Common Anxiety Symptoms

How people respond to feelings of anxiety can be complex and vary from person to person, and the symptoms that are displayed may be expressed differently, although they will generally have a common theme. Not only does Anxiety effect people psychologically, but it also triggers physical symptoms, in some cases felt as hot or cold sweats or tightness in the chest, a dry mouth and shaking, or as a combination of other types of physical reactions.

Symptoms expressed physically

Excessive sweating Elevated or racing heart rate Tightness in the throat and dry mouth Shaking of hands, arms, legs, whole body Stomach pains and cramps Fatigued and constantly tired Headaches, dizziness and fainting Nausea and sickness Increased urination and loose stools Symptoms expressed emotionally Over thinking and constant worrying thoughts Inability to focus or concentrate Feelings of impending doom Feeling irritable and panicky Unable rest effectively or sleep Loss of appetite Unable to make choices Feeling an urge to run away from normal situations

Trying to solve the anxiety puzzle?

Problems with Anxious feelings

One of the things that can work against you when trying to reduce your levels of anxiety is an unrealistic expectation; most people feel anxious in certain situations, so feeling anxious is normal, but if you think you should not be feeling hardly any anxiety, or think a normal amount of anxiety is actually an unrealistic level, then every time you do feel anxious you will think you are failing to make progress. people are often puzzled when trying to work out what is a normal level of anxiety to feel, the problem is trying to define normal is almost impossible, how do you calculate it, who or how many people do you use to measure from, and how do you quantify the results in a meaningful way.

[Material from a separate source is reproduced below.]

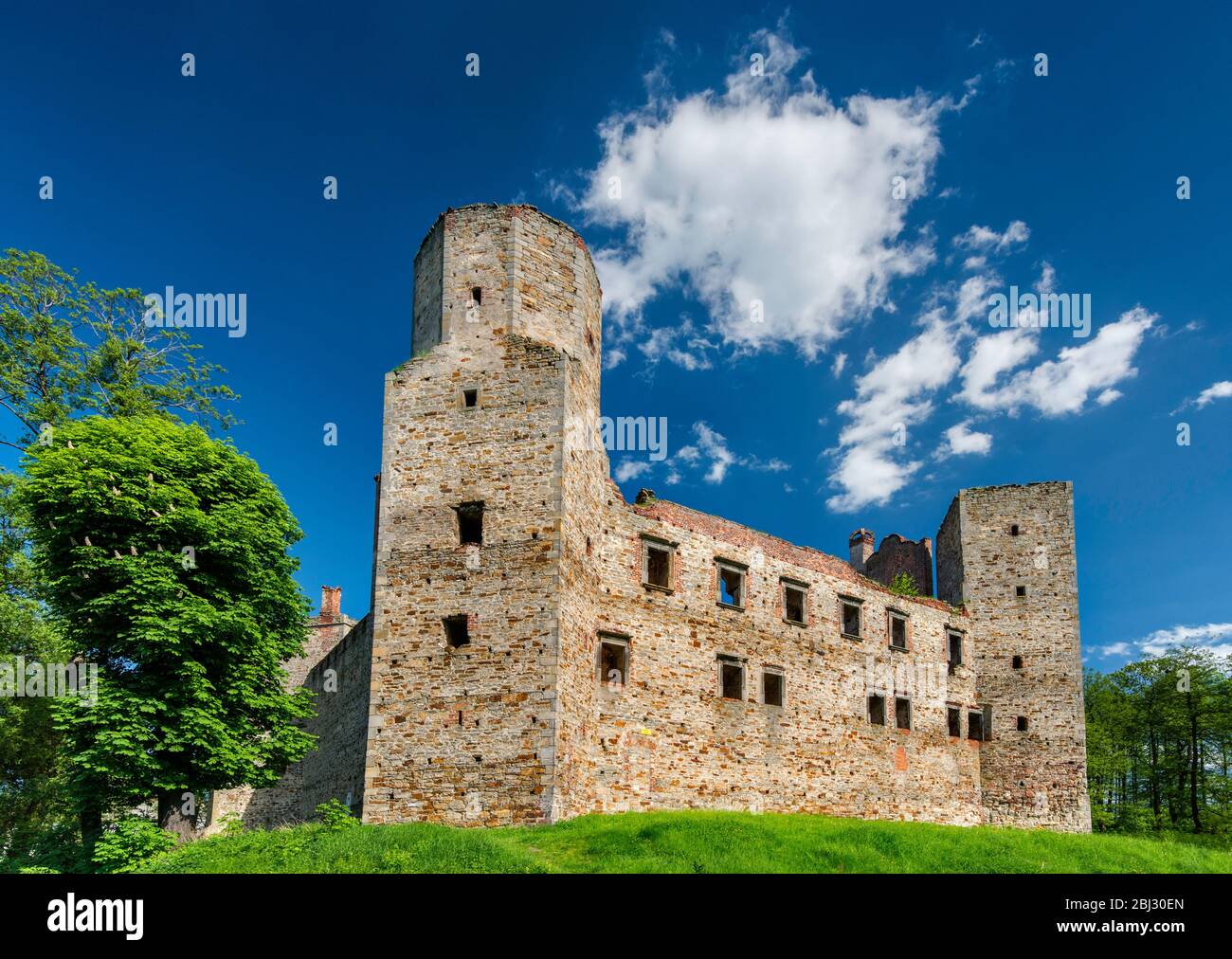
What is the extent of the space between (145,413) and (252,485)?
673 cm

Having unrealistic expectations regarding your levels of anxiety, or what progress is expected over a certain time period can in some cases actually reduce the prospects of success, and even make matter worse. Often when the unrealistic improvement does not materialise, they can feel like failures or worthless and make progress even harder, in that scenario therapy can be very helpful by challenging their beliefs and expectations, allowing actual progress to be recognised, helping confidence to grow and personal development to be continued How much anxiety should we be feeling at any given time? What does a reasonable level of anxiety actually feel like? What’s normal?

Reducing your Anxiety

Somewhere on this page it is possible to find a way of allowing you to feel calmer and for a short time you will find some relief from anxiety, by implementing these suggestions every week, you can reduce the long-term effects of stress and anxiety on your life. There are more in-depth explanations that will explain in more detail the psychological and physiological state and the Cognitive & Behavioural Elements of anxiety, but I hope this short and simple explanation has given you some idea about your anxiety. There are some ways below to help yourself control stress and anxiety, using the simple methods included here will usually help.

Meditation helps people treat anxiety

Meditation has been used for thousands of years, and it has been proved to work to lower anxiety and stress, it can also lead to more profound long- lasting internal changes that for many people over time provide them with new personal insights, it will also allow them to rest and heal physically. (YouTube is providing many quality meditation instructions for free) The good news is you do not have to sit cross-legged or chant and learn complex, in-depth techniques for it to be effective, almost anyone can do it, very often in a way that is right for them.

If relaxation is good for us why can it be so hard to relax?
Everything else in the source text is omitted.